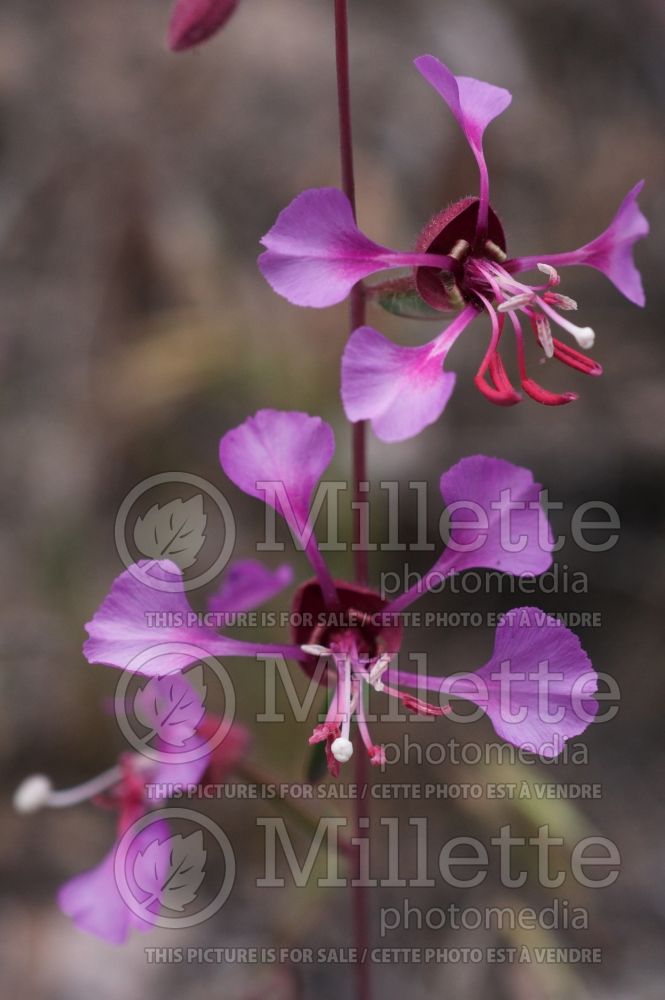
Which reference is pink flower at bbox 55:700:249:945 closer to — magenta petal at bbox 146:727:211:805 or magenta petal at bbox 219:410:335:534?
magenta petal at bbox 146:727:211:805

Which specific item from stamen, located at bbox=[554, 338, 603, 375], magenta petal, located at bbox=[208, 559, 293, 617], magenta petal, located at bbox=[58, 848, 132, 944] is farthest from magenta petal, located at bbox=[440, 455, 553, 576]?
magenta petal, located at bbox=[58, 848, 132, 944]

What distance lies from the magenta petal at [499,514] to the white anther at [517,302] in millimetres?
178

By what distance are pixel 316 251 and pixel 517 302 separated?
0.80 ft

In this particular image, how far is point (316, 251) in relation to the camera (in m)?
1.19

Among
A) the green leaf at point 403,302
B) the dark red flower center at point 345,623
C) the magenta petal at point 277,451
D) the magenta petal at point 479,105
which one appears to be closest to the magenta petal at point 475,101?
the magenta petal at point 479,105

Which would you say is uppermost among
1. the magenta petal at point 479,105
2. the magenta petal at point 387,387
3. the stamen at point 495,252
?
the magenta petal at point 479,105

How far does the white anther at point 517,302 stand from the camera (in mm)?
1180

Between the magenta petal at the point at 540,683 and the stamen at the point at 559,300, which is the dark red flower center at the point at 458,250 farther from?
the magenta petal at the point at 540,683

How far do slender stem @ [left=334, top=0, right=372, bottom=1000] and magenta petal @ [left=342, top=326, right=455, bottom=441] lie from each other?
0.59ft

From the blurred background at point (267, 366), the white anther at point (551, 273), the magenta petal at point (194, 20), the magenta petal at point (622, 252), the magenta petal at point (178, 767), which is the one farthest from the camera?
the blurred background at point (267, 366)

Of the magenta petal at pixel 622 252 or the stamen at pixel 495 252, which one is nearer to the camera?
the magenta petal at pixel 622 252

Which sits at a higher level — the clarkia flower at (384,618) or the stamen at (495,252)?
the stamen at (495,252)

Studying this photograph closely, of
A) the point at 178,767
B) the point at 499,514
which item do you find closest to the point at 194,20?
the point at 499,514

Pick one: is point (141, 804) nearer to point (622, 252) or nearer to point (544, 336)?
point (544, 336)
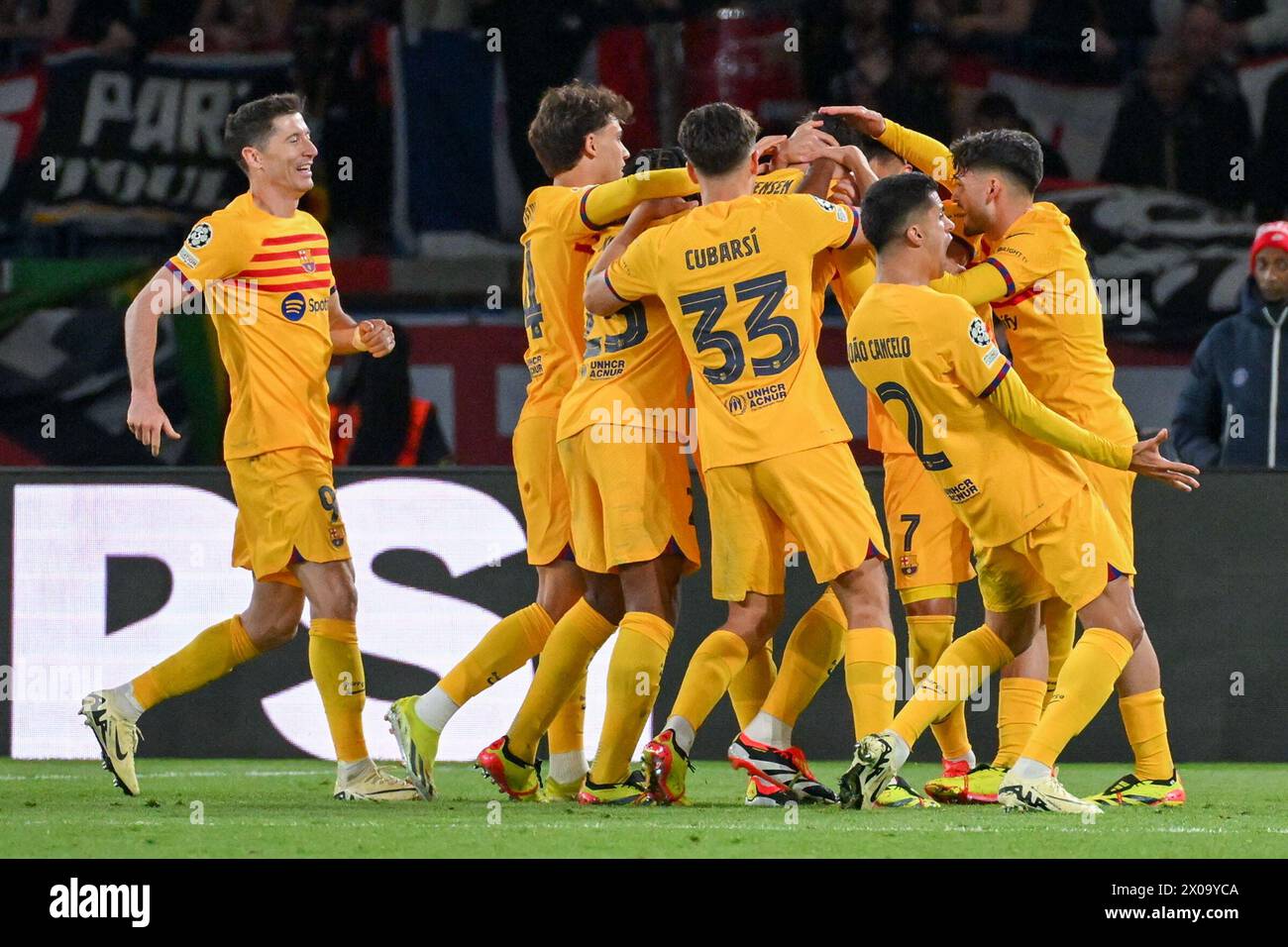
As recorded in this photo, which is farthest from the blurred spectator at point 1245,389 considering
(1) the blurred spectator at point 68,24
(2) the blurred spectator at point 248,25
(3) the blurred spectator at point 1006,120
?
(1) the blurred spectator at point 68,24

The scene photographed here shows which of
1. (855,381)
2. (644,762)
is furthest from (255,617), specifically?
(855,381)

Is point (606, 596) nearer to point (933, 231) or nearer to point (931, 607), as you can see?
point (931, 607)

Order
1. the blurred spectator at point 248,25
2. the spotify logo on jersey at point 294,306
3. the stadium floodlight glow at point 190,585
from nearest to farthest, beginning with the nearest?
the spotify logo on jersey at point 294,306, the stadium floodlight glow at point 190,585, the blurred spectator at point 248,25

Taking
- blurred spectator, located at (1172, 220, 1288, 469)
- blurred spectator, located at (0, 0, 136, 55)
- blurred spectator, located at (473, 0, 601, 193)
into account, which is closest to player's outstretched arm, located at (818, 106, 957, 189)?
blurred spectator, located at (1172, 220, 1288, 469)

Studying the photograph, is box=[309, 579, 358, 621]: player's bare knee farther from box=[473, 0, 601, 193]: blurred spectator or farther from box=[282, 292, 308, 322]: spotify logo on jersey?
******************************
Task prompt » Emit the lines of the data above from the one containing "Pick one: is" through its final line, both endpoints included. Pictures do not belong in the output.

Correct output »
Pick one: is point (141, 804) nearer to point (622, 252) or nearer to point (544, 336)?
point (544, 336)
As recorded in this photo, which is farthest from the blurred spectator at point 1245,389 considering
(1) the blurred spectator at point 68,24
(2) the blurred spectator at point 248,25
(3) the blurred spectator at point 1006,120
?
(1) the blurred spectator at point 68,24

The scene photographed here shows which of
1. (855,381)
2. (644,762)
is furthest from (255,617), specifically?
(855,381)

Is point (606, 596) nearer to point (933, 231) or nearer to point (931, 607), as you can see?
point (931, 607)

Order
1. the blurred spectator at point 248,25
2. the spotify logo on jersey at point 294,306
3. the stadium floodlight glow at point 190,585
from nearest to farthest, beginning with the nearest?
the spotify logo on jersey at point 294,306, the stadium floodlight glow at point 190,585, the blurred spectator at point 248,25

Taking
- blurred spectator, located at (1172, 220, 1288, 469)
- blurred spectator, located at (0, 0, 136, 55)
- blurred spectator, located at (473, 0, 601, 193)
into account, which is closest to player's outstretched arm, located at (818, 106, 957, 189)?
blurred spectator, located at (1172, 220, 1288, 469)

Studying the photograph, is box=[309, 579, 358, 621]: player's bare knee farther from box=[473, 0, 601, 193]: blurred spectator or farther from box=[282, 292, 308, 322]: spotify logo on jersey?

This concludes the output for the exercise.